Thursday, 27 January 2011


“You should treat all disasters as if they were trivialities but never treat a triviality as if it were a disaster” - Quentin Crisp

I was struck by a news item a few days ago that was reported widely, not the least by newspaper that I read on the train every evening as I come home.  The title was sensationalist enough - “Sun to Shine at Double”, but the body if the article continued in the same vein: “The earth could soon have a second sun, at least for a week or two.” This article turned out to be a reference to Betelgeuse, one of the brightest stars in the night sky and a giant red sun in the constellation of Orion. This aging sun is on the verge of exploding into a supernova, which will light up the night sky as if we had a sun shining and in daytime, it will look as though we are being illuminated by two suns…

All this even if Betelgeuse is 640 light years away from (so we are at a safe distance and we won’t bear the brunt of the explosion, don’t worry!). However, in cosmic terms we have a ringside seat, hence the awe-inspiring display. Well, I was wowed by this! To think that SOON we would have this spectacle to witness was amazing! However, as I kept reading I was slightly disappointed. Yes, sure enough Betelgeuse could turn into a supernova soon, as soon as this year, but in cosmic terms “soon” could also mean any time over the next million years. What a let down!

This was a wonderful bit of yellow press reportage where a comment by Brad Carter, Physics senior lecturer at the University of Southern Queensland was taken out of context and sensationalised. Well, it worked! It grabbed my attention. What the good professor Carter said was that Betelgeuse is a very old star running out of nuclear fuel in its centre. When the fuel runs out, the sun will collapse in on itself initiating some complex nuclear reaction that will lead to a massive explosion, with incredible amounts of energy and light produced. Hence the spectacular light show for several weeks.
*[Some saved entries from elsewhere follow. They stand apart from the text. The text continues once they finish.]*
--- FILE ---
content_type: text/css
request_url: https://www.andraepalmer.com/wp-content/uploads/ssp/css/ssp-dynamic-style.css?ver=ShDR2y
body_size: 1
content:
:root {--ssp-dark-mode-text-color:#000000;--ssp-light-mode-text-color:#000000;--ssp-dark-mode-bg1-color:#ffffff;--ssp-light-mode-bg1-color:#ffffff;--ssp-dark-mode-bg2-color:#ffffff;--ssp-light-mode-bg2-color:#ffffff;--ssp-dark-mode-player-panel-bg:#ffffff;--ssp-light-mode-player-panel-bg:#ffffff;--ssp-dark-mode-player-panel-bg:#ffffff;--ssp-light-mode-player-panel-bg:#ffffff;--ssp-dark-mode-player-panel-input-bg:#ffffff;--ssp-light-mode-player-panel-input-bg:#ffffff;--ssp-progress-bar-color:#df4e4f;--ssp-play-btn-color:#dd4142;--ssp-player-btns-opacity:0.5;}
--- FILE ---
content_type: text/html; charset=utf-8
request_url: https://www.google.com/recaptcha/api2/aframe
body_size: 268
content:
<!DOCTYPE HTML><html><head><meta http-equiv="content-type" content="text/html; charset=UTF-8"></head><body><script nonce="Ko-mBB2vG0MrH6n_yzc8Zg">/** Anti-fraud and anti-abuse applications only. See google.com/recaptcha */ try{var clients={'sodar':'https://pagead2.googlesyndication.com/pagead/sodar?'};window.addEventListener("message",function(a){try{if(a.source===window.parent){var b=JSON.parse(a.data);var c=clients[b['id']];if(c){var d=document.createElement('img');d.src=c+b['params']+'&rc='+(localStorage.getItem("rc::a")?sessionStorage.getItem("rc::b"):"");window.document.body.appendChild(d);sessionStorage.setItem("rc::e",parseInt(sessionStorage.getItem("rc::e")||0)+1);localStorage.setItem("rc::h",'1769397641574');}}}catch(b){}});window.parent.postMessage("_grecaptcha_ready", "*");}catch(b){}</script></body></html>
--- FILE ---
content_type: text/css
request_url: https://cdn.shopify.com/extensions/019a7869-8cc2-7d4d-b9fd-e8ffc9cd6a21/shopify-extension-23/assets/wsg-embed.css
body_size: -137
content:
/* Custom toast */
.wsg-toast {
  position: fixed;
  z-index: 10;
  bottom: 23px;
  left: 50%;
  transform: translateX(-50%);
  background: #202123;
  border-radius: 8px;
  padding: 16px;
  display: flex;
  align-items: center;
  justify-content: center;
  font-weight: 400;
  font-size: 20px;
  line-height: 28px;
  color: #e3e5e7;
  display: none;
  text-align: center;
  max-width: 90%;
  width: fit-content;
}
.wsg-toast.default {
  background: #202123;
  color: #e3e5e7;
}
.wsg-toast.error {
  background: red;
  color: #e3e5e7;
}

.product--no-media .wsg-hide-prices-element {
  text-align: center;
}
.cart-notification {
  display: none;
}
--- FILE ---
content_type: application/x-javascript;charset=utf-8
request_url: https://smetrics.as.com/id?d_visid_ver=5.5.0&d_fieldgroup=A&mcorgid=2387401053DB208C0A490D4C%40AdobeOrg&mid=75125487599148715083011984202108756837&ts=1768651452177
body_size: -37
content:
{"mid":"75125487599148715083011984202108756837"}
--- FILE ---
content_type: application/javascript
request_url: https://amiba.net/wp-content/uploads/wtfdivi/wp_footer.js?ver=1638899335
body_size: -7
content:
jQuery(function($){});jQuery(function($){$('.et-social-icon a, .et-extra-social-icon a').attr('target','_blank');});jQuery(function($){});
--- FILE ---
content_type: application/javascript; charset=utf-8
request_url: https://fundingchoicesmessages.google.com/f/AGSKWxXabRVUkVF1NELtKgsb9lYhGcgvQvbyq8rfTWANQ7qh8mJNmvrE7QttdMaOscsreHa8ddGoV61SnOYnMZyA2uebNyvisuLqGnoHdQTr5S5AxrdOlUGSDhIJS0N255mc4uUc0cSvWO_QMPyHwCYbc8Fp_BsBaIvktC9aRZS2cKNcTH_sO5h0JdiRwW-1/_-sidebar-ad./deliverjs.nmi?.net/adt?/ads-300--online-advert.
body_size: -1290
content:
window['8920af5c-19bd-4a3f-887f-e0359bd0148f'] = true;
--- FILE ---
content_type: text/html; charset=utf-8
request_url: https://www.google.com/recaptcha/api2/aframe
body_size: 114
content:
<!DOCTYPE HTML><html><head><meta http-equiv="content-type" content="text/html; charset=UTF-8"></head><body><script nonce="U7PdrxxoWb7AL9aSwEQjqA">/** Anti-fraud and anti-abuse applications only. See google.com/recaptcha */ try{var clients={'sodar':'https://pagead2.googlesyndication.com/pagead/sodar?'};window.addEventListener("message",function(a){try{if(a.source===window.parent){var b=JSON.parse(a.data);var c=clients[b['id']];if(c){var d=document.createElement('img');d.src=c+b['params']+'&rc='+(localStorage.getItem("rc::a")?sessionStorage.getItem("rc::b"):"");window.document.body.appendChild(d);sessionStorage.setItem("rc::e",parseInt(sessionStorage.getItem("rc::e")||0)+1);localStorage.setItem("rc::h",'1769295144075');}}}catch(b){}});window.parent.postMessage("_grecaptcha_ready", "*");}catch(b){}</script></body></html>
No doubt helping in the sensationalism of the new item was the name of the star, Betelgeuse – identified with the devil, and also the doomsday predictions of the “ending of time” in 2012, in accordance with the Mayan calendar prophecy. People love a good disaster story and things don’t get more disastrous than time ending and the “Devil Star” exploding in our own cosmic back yard. However, I won’t be losing sleep over this and certainly will not be holding my breath till there two suns in the sky!

supernova |ˈsoōpərˌnōvə| noun ( pl. -novae |-ˌnōvē| or -novas ) Astronomy
A star that suddenly increases greatly in brightness because of a catastrophic explosion that ejects most of its mass.
ORIGIN late 19th century: From Latin, super-, from super ‘above, beyond.’ and feminine of novus ‘new’ (because such stars were thought to be newly formed).


  1. My question if it it 640 light years away and it super novas today will we even see to for 640 years?

    Meanwhile I and friends have noticed a really bright star on the eastern horizon of late. Bigger and brighter than I have ever seen Mars or Venus and it does seem to "sparkle" as only stars generally do.

    When I began reading your blog I wondered if it was in fact Betelgeuse already looking a lot brighter.

  2. Wow!!!!! Wouldn't that be something to see when it does happen!!!!

  3. Jacqui, if we see it tomorrow, it means that it happened 640 years ago!